Stored data
━━━━━━━━━━━━━━━━

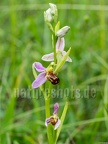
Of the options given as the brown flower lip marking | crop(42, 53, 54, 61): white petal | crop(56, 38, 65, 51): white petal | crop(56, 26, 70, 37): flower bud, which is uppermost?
crop(56, 26, 70, 37): flower bud

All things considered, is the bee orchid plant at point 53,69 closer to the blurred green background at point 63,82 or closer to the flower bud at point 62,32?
the flower bud at point 62,32

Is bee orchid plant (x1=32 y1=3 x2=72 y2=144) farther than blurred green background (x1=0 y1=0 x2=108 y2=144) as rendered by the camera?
No

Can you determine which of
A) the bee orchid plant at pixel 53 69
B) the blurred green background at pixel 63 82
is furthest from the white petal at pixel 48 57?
the blurred green background at pixel 63 82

━━━━━━━━━━━━━━━━

- What to do
Update the records above by replacing each "bee orchid plant" with "orchid plant" and leaving everything else unchanged. Omit the pictures from your answer.

- Solution to this problem
Of the options given as the brown flower lip marking | crop(42, 53, 54, 61): white petal | crop(56, 38, 65, 51): white petal | crop(56, 26, 70, 37): flower bud, which is uppermost?
crop(56, 26, 70, 37): flower bud

All things considered, is the orchid plant at point 53,69 closer to the blurred green background at point 63,82 or closer to the flower bud at point 62,32?
the flower bud at point 62,32

Is orchid plant (x1=32 y1=3 x2=72 y2=144) farther than blurred green background (x1=0 y1=0 x2=108 y2=144) as rendered by the camera?
No

Can you determine which of
A) the orchid plant at pixel 53 69
B) the blurred green background at pixel 63 82
is furthest from the white petal at pixel 48 57?
the blurred green background at pixel 63 82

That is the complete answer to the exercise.